Provided text:
%%
I'll check it out some time! So many wineries up there. Last year we worked at Coppola winery. Was awesome. My boss asked to take a photo with him and he laughed and said $10,000. He was serious LOL


----------



## TrueColors (Jul 30, 2010)

I was all about side jobs when I worked for my previous employer. I would work evenings and weekends for years. It eventually let me be able to start my company and not have to scrounge around for work. Yes it's frowned upon but it's life and we all need to make a dollar.


Sent from my iPhone using Tapatalk


----------



## JakeTheAnchor (Feb 23, 2016)

TrueColors said:


> I was all about side jobs when I worked for my previous employer. I would work evenings and weekends for years. It eventually let me be able to start my company and not have to scrounge around for work. Yes it's frowned upon but it's life and we all need to make a dollar.
> 
> 
> Sent from my iPhone using Tapatalk



that's exactly right bro! I understand new contractors need work...but if i've got people directly coming to me knowing I do sidework that's awesome. I think people should respect someone willing to work so much. Currently, im working 45-56 hours a week + side jobs when they come up. Got a wedding to pay for!! Also stressing about having enough for first month rent/deposit for my girl and i's new place. She's currently in Law school and won't have financial aid yet. #workingForABetterFuture


----------



## CApainter (Jun 29, 2007)
%%
Jobs:
a - List every username that appears as a post header in the forum thread.
b - Answer these questions from the forum thread:
(i) At which winery did the first poster work last year?
(ii) How many hours a week does JakeTheAnchor say he currently works, not counting side jobs?
(iii) What device was the TrueColors post sent from?

Data extract:
%%
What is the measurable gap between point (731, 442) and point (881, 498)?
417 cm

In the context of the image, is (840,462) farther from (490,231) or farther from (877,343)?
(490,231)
%%
Problem solutions:
a -
TrueColors
JakeTheAnchor
CApainter

b -
(i) Coppola winery
(ii) 45-56 hours
(iii) An iPhone